__Exercise goal__: For the material below, reproduce exactly each line from the one that has "Detalle 2 de" through the one that has "O isópode gigante", and no others; pictures stay out.

++++ Source material

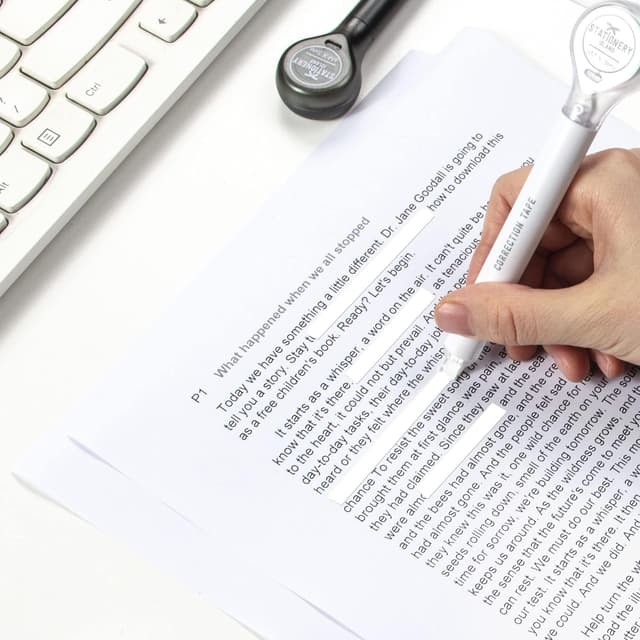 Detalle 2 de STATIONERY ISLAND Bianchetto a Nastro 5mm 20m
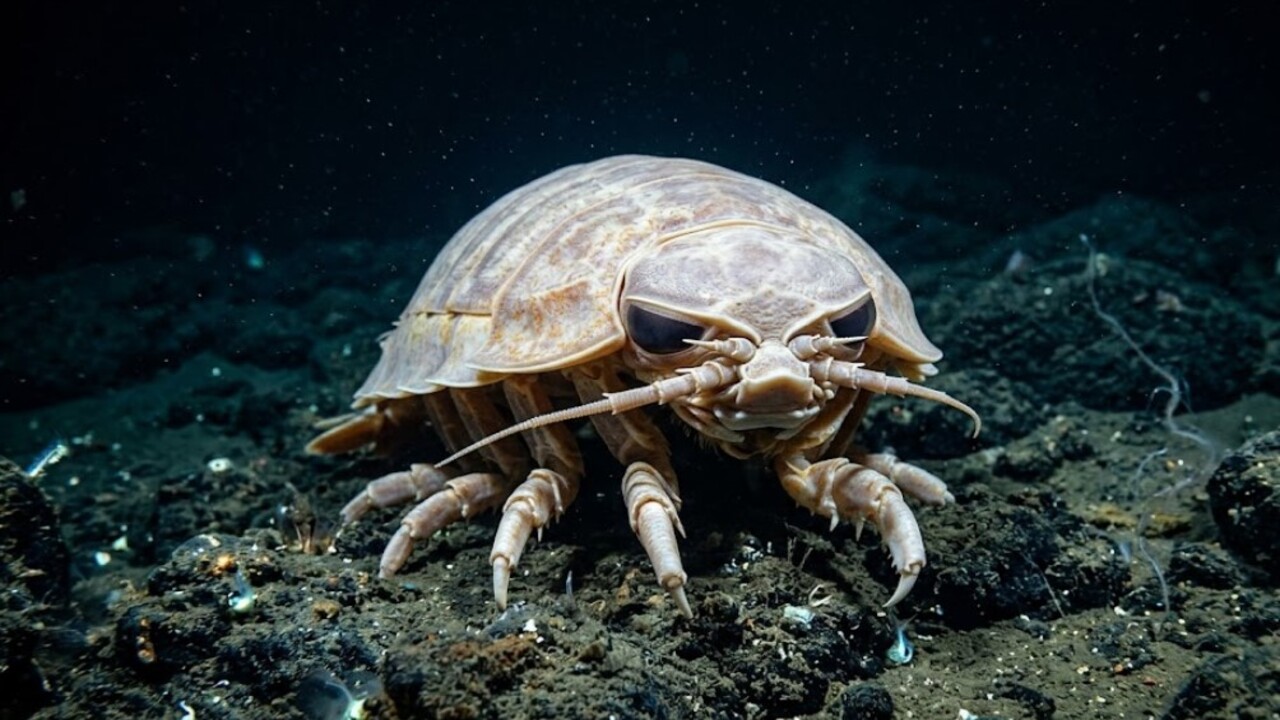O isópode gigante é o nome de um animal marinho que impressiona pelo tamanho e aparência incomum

++++++++
++++ Source material

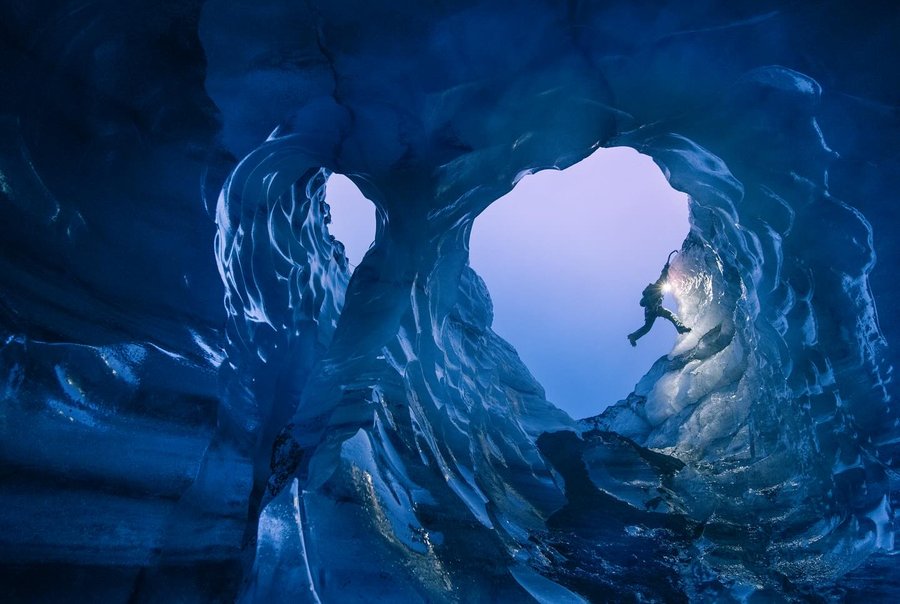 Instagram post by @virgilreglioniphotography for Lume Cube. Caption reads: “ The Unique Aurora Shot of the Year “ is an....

++++++++

__Result__:
 Detalle 2 de STATIONERY ISLAND Bianchetto a Nastro 5mm 20m
O isópode gigante é o nome de um animal marinho que impressiona pelo tamanho e aparência incomum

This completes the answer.